Bedtime stories are an important part of every kid’s life.This is the last thing that we hear at night and process all through the day. We decide on our superheroes, likes and dislikes, pretty much based on the same lines as those of these stories. By spending time with children at bedtime, dads gets to shape his kids’ personalities as well. From his own selection of bedtime stories to the way he reads them and the message he conveys, sticks with the kid for life thus influencing his thought process and life altering decisions.

A Chance for Fathers to get in Touch with their Creative Side

Taking care of kids is no easy task. Hence leaving the whole task of the same on mothers is not a wise choice. Fathers spending quality time with the kids, in whichever part of the day is in itself wonderful but sharing a nighttime routine and a bedtime story with his kids, can help him get in touch with his delicate and emotional side, compelling him to come up with various creative ideas whose existence even he wasn’t aware of.

Children Understand the Role of Both Parents

Barring a few exceptions, mothers are the primary caretakers for kids and children don’t really understand the role of the father beyond being the provider.

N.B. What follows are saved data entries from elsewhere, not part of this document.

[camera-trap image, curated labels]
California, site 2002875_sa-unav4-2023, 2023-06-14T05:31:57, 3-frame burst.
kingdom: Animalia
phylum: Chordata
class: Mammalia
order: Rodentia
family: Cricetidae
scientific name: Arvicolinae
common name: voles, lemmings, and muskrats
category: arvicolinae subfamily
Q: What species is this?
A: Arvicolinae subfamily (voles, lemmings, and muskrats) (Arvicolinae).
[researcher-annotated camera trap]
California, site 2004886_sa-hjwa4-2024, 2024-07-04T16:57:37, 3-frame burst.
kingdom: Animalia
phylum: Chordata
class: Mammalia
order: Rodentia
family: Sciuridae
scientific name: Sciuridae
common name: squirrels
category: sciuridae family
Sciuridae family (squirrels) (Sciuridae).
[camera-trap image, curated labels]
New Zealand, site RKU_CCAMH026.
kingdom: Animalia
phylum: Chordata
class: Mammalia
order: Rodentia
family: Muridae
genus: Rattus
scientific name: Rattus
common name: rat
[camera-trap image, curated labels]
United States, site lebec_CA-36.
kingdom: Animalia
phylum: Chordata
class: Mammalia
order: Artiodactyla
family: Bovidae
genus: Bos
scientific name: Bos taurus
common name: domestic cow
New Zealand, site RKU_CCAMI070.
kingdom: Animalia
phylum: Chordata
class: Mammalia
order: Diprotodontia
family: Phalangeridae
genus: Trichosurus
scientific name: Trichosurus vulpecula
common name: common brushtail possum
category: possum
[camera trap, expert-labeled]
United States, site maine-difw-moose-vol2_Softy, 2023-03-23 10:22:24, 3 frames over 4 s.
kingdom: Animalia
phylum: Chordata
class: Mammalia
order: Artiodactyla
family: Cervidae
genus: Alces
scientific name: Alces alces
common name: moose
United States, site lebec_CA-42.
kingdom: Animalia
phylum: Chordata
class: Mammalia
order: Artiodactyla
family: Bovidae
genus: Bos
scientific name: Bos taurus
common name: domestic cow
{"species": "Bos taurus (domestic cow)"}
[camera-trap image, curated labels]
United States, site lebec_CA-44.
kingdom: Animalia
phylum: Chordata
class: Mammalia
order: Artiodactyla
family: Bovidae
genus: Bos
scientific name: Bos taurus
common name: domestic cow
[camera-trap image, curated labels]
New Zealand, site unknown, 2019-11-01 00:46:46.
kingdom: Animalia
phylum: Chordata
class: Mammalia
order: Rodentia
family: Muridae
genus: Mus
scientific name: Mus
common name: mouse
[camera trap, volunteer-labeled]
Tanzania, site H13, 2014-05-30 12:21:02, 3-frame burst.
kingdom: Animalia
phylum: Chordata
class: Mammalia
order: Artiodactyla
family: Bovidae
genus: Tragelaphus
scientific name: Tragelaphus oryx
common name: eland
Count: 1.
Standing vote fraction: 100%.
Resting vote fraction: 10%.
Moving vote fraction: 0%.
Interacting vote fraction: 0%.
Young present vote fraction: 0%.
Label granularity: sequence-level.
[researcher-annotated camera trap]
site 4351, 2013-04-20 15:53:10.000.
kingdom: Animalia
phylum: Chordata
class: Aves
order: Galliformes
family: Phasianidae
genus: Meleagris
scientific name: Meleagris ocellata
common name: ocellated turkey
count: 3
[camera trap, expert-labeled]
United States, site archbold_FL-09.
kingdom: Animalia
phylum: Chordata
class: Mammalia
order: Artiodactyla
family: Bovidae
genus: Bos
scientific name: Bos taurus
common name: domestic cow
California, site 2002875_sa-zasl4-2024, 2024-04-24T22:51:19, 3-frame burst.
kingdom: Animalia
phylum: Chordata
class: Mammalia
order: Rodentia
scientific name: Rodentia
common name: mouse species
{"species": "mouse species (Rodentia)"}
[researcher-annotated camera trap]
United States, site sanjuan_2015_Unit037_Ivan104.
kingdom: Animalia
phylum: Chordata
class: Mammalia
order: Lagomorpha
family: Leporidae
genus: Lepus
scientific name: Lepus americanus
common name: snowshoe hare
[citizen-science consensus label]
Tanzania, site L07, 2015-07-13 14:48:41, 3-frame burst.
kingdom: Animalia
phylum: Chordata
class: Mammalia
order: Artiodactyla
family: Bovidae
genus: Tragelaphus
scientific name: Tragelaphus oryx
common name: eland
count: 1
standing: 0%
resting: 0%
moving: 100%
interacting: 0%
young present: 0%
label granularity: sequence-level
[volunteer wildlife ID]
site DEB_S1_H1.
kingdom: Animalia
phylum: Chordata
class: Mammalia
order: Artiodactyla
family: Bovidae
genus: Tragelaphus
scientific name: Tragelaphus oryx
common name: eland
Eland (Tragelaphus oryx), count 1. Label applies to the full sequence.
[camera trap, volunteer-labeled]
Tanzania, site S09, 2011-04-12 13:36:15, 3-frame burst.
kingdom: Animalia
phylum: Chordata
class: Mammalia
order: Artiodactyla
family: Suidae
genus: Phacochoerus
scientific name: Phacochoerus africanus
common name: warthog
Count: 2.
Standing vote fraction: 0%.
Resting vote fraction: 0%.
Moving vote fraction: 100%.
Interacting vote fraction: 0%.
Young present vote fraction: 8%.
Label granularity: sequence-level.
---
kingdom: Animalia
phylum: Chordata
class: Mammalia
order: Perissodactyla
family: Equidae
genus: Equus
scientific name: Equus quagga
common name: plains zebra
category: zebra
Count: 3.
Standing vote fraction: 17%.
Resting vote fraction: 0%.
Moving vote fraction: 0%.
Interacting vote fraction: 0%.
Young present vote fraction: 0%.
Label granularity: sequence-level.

To make children better understand the role of both parents, having a nighttime routine will help establish a sense of the father as a parent instead of just being the person who brings in the money.

Mom gets to Have Some Time off

If the father takes up the responsibility of taking care of getting the children to bed, even getting them to brush their teeth, change into pajamas, soothes them and read them bedtime stories, all this would take a huge load of work off the mother and the father would also be able to bond better with the child. Moms get to have some time to herself to unwind, relax or wrap up chores that she might not have had the time to get around to the whole day thus reducing her stress levels and making her more involved in family dynamics.

Beneficial Effects on Marriage

When a father takes the responsibility of children’s bedtime routines, not only does it take a lot of pressure off the mom, it also helps her get back into “wife” mode after a while day of being “mommy”. Most men complain that their wives don’t pay attention to them after their children are born but this problem can be easily eliminated if the father takes care of being the primary parent during the evening. Both can then take a time to focus on their kids and their individual needs, reducing the expectations each has of the other and enjoy a harmonious union with shared responsibilities.

Early experiences in life give way to our future aspirations, personalities, and goals. Therefore these early timings need to be complete with both mother’s and father’s undivided attention to the kids. Since mothers usually take care of the kid’s day to day routines, a dad can share a bedtime routine with his kid- bathing the child and changing him for bed, tucking the child in bed, closing him up and reading to him, all these activities deepen the bond between the child and the father thus making up for any ignorance felt during the day. the midnight talks can also help boost the child’s confidence and help make him a better individual while a father gets to share his quality time with the kid and thus experience a wholesome family life.